ЗАДАЧИ:
1: Измените «современной России» на «нынешней России» и приведите текст о территориальных идентичностях заново, начиная со слов «УДК 323.174+342.25» и далее вплоть до слов «идентичность, локальная идентичность.».
2: Переведите на английский язык предложение из текста о территориальных идентичностях: «Территориальная идентичность рассматривается как значимое основание для существования сообществ и важный фактор позитивного развития территории».
3: Продолжите текст о территориальных идентичностях после его последнего предложения.

___ ФРАГМЕНТ ТЕКСТА

УДК 323.174+342.25
М.В. Назукина,
Отдел по исследованию политических институтов и процессов ПНЦ УрО РАН
О.Б. Подвинцев,
Отдел по исследованию политических институтов и процессов ПНЦ УрО РАН
Анализируется система территориальных идентичностей в современной России. Определены ее основные структурные элементы: национальный, мак-рорегиональные, региональные и локальные идентичности. Территориальная идентичность рассматривается как значимое основание для существования сообществ и важный фактор позитивного развития территории.
Ключевые слова: идентичность, политическая идентичность, территориальная идентичность, регионализм, макрорегиональная идентичность, региональная идентичность, локальная идентичность.
Растущий интерес общественных наук к исследованию идентичностей, с нашей точки зрения, отражает специфику современного этапа развития обществознания, дальнейшее продвижение на пути изучения социальной реальности такой, какая она есть на самом деле, а не такой, какой должна быть, по чьему-либо мнению. В пользу этого говорят два обстоятельства. Во - первых, границы социальной группы, определяемой с помощью понятия «идентичность», могут быть гораздо более четко определены, чем границы классических категорий общественных наук, таких как «класс», «элита», «массы», «нация» и т.д. Во-вторых, речь идет не о группах, выделяемых и «достраиваемых», прежде всего, самими исследователями, а о конструируемых внутри общества самими его членами. И в том, и в другом отношении «идентичность» можно поставить в один ряд с такими понятиями, как
«гендер» или «этнос», при этом оно оказывается более универсальным.

______
___ СТРОКИ

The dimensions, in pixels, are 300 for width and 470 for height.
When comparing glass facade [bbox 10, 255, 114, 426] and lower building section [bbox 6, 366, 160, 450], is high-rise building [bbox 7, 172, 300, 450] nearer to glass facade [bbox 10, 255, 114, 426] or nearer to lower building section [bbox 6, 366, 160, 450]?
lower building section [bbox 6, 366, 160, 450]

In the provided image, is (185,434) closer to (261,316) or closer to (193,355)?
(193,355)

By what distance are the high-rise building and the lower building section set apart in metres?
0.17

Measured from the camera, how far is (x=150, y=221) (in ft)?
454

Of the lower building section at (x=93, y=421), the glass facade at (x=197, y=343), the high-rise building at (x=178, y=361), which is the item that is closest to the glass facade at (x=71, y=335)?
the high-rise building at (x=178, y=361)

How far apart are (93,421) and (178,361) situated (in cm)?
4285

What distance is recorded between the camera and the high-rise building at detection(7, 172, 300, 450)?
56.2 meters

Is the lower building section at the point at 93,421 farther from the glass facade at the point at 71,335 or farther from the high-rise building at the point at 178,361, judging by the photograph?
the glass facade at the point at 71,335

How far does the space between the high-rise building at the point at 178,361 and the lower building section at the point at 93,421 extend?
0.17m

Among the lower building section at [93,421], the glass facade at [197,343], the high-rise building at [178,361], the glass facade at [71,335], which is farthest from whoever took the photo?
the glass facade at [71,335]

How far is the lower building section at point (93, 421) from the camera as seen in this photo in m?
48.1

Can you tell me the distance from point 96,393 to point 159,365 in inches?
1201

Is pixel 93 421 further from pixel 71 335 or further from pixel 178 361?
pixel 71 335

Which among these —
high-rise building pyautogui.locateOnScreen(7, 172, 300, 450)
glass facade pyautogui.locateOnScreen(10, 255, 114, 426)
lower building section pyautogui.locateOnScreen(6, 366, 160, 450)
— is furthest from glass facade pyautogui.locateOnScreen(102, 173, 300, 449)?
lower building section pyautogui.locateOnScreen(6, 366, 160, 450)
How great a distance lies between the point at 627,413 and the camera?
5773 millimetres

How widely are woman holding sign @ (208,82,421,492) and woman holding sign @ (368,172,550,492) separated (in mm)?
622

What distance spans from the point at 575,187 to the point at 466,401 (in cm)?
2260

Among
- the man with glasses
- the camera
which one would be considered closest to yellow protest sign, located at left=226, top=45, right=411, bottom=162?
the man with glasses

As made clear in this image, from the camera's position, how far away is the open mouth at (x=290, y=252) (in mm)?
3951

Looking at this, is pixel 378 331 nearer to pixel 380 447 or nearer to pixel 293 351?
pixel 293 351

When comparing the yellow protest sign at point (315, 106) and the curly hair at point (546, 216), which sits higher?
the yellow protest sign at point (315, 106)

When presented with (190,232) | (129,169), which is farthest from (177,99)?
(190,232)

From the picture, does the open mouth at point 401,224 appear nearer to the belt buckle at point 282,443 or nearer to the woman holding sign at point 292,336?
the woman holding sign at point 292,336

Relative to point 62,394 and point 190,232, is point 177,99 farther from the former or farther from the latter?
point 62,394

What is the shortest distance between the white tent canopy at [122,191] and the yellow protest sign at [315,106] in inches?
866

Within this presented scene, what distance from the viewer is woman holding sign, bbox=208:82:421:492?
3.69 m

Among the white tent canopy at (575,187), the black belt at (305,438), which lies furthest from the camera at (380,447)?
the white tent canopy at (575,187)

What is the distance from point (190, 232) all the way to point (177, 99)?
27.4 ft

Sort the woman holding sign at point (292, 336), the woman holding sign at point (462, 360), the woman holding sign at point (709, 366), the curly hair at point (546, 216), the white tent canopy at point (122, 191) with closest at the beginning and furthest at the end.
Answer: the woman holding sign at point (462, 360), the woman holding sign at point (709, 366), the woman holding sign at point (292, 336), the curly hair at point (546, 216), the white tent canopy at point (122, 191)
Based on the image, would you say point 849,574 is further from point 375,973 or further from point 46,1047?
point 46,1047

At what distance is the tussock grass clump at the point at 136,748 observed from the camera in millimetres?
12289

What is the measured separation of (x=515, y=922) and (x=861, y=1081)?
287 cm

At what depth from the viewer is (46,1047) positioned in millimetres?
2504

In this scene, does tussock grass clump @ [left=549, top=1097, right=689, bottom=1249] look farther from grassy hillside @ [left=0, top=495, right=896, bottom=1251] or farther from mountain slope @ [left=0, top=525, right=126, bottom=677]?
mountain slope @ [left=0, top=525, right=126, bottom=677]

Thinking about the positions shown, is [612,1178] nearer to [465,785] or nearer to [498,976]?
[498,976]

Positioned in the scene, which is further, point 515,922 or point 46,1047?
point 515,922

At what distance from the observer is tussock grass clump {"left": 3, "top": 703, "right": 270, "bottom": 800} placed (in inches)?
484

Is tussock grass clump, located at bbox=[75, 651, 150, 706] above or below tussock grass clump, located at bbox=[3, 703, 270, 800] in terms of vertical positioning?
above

______

ОТВЕТЫ ПО ЗАДАЧАМ:
1:
УДК 323.174+342.25
М.В. Назукина,
Отдел по исследованию политических институтов и процессов ПНЦ УрО РАН
О.Б. Подвинцев,
Отдел по исследованию политических институтов и процессов ПНЦ УрО РАН
Анализируется система территориальных идентичностей в нынешней России. Определены ее основные структурные элементы: национальный, мак-рорегиональные, региональные и локальные идентичности. Территориальная идентичность рассматривается как значимое основание для существования сообществ и важный фактор позитивного развития территории.
Ключевые слова: идентичность, политическая идентичность, территориальная идентичность, регионализм, макрорегиональная идентичность, региональная идентичность, локальная идентичность.

2: Territorial identity is viewed as a significant basis for the existence of communities and an important factor in the positive development of a territory.

3:
Психолог Э. Эриксон ввел в научный оборот понятие «идентичность» более полувека назад. Однако изучение данного концепта в социальных науках актуализируется лишь в 1980-е годы и связано с нарастанием темпов глобализации, довольно остро поставивших проблему единства политического пространства. На различных уровнях административно-территориальной и пространственной самоорганизации населения складываются различные матрицы идентичностей, иногда стихийно, а чаще целенаправленно конструируются социальные группы, локализованные в конкретном пространстве (стране, регионе, городе и т.д.). В этом контексте все более значимой становится проблема размывания ключевой идентичности для единого политического сообщества - национальной (государственной). Как нельзя бо-
лее значима она для России, где в условиях продолжающегося в масштабах страны «кризиса идентичности» активно проходят процессы регионализации и локализации -идет стихийный процесс конструирования территориальных идентичностей.
Вместе с тем продолжается дискуссия среди специалистов вокруг сути концепта. Ведь ответить на вопрос «что такое идентичность?» можно различным образом. Не случайно критики указывают на крайнюю неясность термина, которая заключается в разнообразиях его трактовок [2]. В идентичность оказываются включенными такие понятия, как тождественность, самость, групповость, социальная локализация, менталитет и др.
П. Рикер отмечает, что есть два латинских слова, которые участвовали в образовании слова «идентичность» - «idem» и «ipse» [6]. Соответственно, в концепте «идентичность» произошло наложение друг на друга двух разных значений. «Idem» - это синоним «в высшей степени сходного», «аналогичного», «того же самого». Такая трактовка идентичности встречается в подавляющем большинстве толковых словарей. Однако для социальных наук более значимым оказывается второе значение термина, в смысле «ipse», когда термин «идентичный» связывается с понятием «самости» (ipseite), селф (self), «себя самого». Человек обретает свою «самость», и она может изменяться далее в течение жизни. При этом у каждого индивида его «самость» есть сложная система соотнесения себя с различными общностями, принадлежности каждой из которой придается разное значение.
Помимо разных оснований (тождественности и самости), в науке сложились различные подходы к интерпретации сущности идентичности. Одни авторы ставят на описание ценностных и ментальных характеристик, оформляющих границы «нас» от «других». Другие делают упор на практики «производства», «конструирования», «изобретения» идентичности. Методологические вариации и содержательная широта демонстрируют глубину концепта, его возможности и
объяснительный потенциал для понимания мотивации социального и политического поведения. Отсюда очевидный практический эффект изучения идентичности, ее значение для устойчивого общественного развития.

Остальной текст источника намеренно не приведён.